2

I'm trying to make a namedtuple from a DictReader object. My code looks like this. The problem I'm struggling with is I have some really long and ugly column headers in the csv file I'm working with. For the sake of this example, one of the column headers I am working with is:

"What is typically the main dish at your Thanksgiving dinner?".

What is throwing me off is there are a bunch of spaces in this title, so if I understand correctly, the namedtuple thinks these are all arguments. What way would you recommend to solve this? I have referenced several threads and feel like I almost got there through this one: What is the pythonic way to read CSV file data as rows of namedtuples?

I am just using one column header as an example. Here is some code I have so far:

import csv
import collections

filename = 'thanksgiving2015.csv'
with open(filename, 'r', encoding = 'utf-8') as f:
    reader = csv.DictReader(f)
    columns = collections.namedtuple('columns', 
    'What is typically the main dish at your 
    Thanksgiving dinner?')

Should I strip all these column headers of their spaces before making the namedtuple? I could do this before I even import the csv in excel, but I assume there is a nice solution in python.

Erich Purpur
  • 1,337
  • 3
  • 14
  • 34

2 Answers2

1

namedtuple treats a single string as a white-space-delimited list of field names. You need to pass an explicit list of column names instead.

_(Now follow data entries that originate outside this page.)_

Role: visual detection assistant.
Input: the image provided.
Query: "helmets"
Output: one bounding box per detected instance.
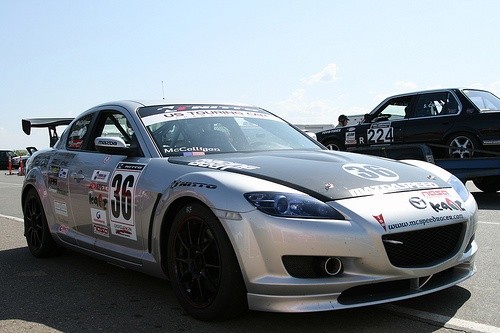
[337,114,350,126]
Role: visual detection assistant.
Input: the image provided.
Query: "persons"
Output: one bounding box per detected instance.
[336,114,351,127]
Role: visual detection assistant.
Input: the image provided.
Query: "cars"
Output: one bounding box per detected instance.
[316,88,500,159]
[20,100,478,320]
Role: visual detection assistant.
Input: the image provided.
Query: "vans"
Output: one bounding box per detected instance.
[0,147,38,175]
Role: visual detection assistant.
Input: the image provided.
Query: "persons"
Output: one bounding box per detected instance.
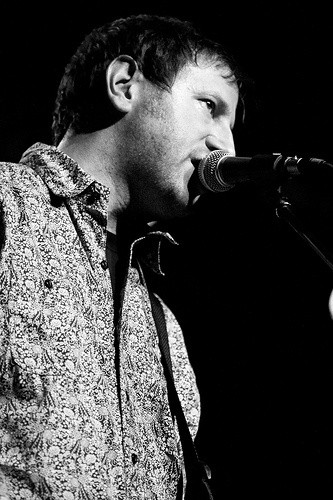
[1,14,247,500]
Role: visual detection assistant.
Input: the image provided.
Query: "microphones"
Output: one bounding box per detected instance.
[198,149,329,194]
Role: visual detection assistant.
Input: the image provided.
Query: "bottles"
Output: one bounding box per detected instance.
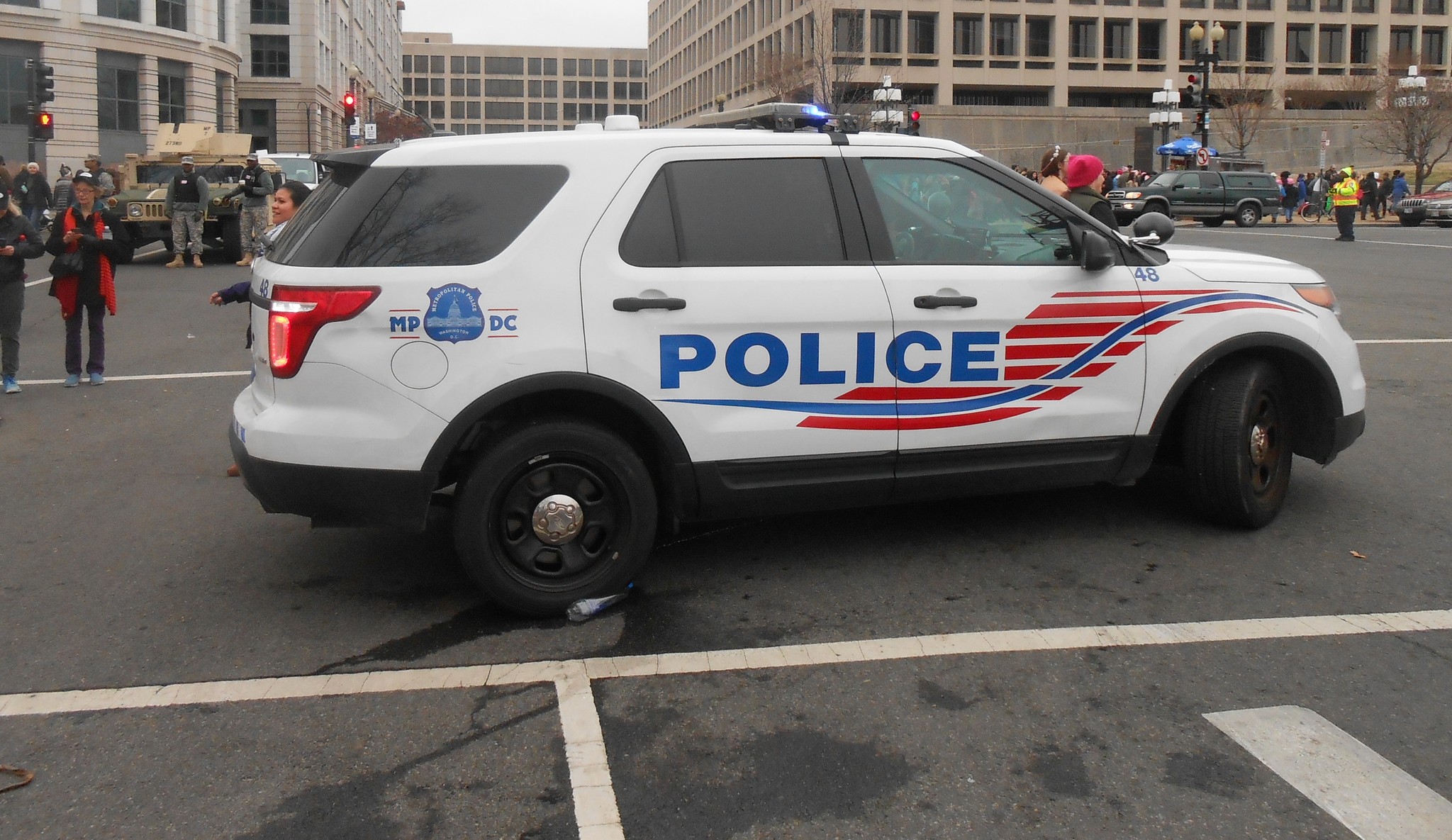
[19,234,29,245]
[102,225,113,241]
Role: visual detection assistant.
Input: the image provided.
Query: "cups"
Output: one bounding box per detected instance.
[239,180,246,186]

namedtuple('columns', ['What is...', 'some other absurd column name'])

I would rethink using the header values directly as field names, though. Ignore the header, and pass a list of shorter names that you can use as attributes later.

chepner
  • 497,756
  • 71
  • 530
  • 681
  • How would I pass a list of shorter names that I can use as attributes later? – Erich Purpur Oct 11 '18 at 19:41
  • I mean something like `Columns = namedtuple('columns', 'foo bar bar')`, so that later when you have something like `x = Columns(...)`, you can write `x.foo`, `x.bar`, etc. `x.'What is typically the main dish at your Thanksgiving dinner?'` isn't syntactically valid. – chepner Oct 11 '18 at 19:51
  • Yes, I have also been trying to do this, but have tried an failed as well. Can you give me a quick example of how to do it? – Erich Purpur Oct 12 '18 at 12:07
  • I did; it's the very first piece of code in my comment. Pick the names you want, then pass either a list of those names or a single whitespace-delimited string as the second argument. – chepner Oct 12 '18 at 12:43
1

As chepner pointed out, the second argument of nametuple() can either be a space-separated string or a list of strings like:

columns = collections.namedtuple('columns', 
    ['What is typically the main dish at your Thanksgiving dinner?', 'other column'])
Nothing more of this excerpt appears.